123RF Musicoterapia é tratamento com eficácia científica comprovada para autistas O colegiado afetou dois recursos especiais ao rito dos repetitivos, sob relatoria do ministro Raul Araújo.
Há ordem de suspensão de processos no STJ e recursos interpostos em segunda instância sobre o mesmo tema.
O tribunal vai se debruçar sobre a possibilidade de cobertura contratual à luz da Lei dos Planos de Saúde ( Lei 9.656/1998 ) e da regulação feita pela Agência Nacional de Saúde Suplementar (ANS), nos casos em que há prescrição médica e negativa pelas operadoras.

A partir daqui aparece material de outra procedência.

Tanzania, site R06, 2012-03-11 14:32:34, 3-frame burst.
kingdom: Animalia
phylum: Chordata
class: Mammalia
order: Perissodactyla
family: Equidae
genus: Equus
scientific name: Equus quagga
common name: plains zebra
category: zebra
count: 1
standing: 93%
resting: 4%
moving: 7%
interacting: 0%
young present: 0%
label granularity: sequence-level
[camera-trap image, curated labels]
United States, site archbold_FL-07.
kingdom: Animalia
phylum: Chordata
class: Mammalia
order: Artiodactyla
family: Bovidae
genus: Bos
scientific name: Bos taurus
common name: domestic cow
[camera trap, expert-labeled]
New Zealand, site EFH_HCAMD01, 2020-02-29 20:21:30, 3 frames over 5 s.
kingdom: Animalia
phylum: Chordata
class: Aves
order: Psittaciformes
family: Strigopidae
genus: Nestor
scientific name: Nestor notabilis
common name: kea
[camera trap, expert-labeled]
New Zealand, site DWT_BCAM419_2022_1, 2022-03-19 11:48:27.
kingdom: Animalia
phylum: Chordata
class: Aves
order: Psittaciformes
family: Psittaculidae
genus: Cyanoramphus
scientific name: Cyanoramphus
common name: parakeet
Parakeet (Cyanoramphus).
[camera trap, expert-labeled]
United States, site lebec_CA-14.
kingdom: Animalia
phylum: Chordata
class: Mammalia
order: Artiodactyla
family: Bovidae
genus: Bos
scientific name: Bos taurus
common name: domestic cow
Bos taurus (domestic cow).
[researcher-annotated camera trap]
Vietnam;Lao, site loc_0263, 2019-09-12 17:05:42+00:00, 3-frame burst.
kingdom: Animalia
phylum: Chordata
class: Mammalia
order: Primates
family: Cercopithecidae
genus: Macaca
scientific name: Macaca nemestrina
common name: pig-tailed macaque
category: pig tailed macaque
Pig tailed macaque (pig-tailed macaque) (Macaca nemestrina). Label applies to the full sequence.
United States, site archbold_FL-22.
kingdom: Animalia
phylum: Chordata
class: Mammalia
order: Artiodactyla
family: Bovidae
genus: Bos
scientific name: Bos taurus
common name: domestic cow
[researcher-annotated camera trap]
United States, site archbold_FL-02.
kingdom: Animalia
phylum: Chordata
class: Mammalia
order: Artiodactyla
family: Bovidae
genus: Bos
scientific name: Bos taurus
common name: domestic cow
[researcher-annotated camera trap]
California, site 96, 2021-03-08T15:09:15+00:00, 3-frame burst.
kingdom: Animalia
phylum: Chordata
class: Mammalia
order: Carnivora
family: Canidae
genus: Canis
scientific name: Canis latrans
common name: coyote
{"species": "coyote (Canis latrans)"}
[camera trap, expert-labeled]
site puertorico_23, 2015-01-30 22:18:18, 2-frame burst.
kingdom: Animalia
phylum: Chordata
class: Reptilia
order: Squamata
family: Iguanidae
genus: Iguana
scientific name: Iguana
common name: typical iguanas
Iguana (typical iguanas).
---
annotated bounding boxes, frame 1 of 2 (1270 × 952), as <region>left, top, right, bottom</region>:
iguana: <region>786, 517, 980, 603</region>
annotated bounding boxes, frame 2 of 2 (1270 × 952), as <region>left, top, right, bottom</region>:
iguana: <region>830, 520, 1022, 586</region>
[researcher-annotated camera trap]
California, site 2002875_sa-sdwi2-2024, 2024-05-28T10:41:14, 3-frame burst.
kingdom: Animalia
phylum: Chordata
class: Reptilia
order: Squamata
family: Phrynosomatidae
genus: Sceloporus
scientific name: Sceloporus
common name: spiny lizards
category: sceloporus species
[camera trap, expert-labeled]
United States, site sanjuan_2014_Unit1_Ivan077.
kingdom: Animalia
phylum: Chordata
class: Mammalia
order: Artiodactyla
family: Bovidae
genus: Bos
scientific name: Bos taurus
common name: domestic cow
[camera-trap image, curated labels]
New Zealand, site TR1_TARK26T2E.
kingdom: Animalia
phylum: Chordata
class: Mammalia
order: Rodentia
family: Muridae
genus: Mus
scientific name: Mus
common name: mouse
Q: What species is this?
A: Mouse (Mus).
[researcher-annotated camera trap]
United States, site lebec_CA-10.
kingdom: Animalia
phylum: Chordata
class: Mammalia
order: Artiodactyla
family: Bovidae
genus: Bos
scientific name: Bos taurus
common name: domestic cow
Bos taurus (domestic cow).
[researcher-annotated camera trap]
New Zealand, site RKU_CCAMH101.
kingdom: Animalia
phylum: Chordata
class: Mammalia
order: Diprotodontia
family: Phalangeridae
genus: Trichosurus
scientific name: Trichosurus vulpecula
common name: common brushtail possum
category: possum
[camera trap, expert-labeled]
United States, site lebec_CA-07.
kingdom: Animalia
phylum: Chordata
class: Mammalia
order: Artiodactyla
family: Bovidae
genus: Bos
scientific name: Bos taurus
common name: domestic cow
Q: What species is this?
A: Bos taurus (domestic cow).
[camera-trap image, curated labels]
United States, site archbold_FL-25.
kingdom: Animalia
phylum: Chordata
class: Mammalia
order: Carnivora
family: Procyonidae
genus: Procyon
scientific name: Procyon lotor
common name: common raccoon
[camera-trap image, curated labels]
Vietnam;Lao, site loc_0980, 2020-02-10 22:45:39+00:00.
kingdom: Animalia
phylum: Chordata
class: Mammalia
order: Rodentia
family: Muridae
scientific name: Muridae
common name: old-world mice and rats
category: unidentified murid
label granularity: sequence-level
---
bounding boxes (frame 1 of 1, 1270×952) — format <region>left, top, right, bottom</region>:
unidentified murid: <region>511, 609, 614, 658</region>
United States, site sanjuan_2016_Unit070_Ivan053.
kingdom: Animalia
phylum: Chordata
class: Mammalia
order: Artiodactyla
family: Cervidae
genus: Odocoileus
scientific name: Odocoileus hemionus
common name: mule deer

A tese vai se somar à do Tema 1.295 , em que a 2ª Seção proibiu os planos de limitar o número de sessões de terapia multidisciplinar para pacientes.
A decisão abrangeu psicologia, fonoaudiologia, fisioterapia e terapia ocupacional.
Quanto à musicoterapia, o STJ tem precedentes indicando que a cobertura é obrigatória, por se tratar de método com eficácia científica comprovada e reconhecida pelo Sistema Único de Saúde.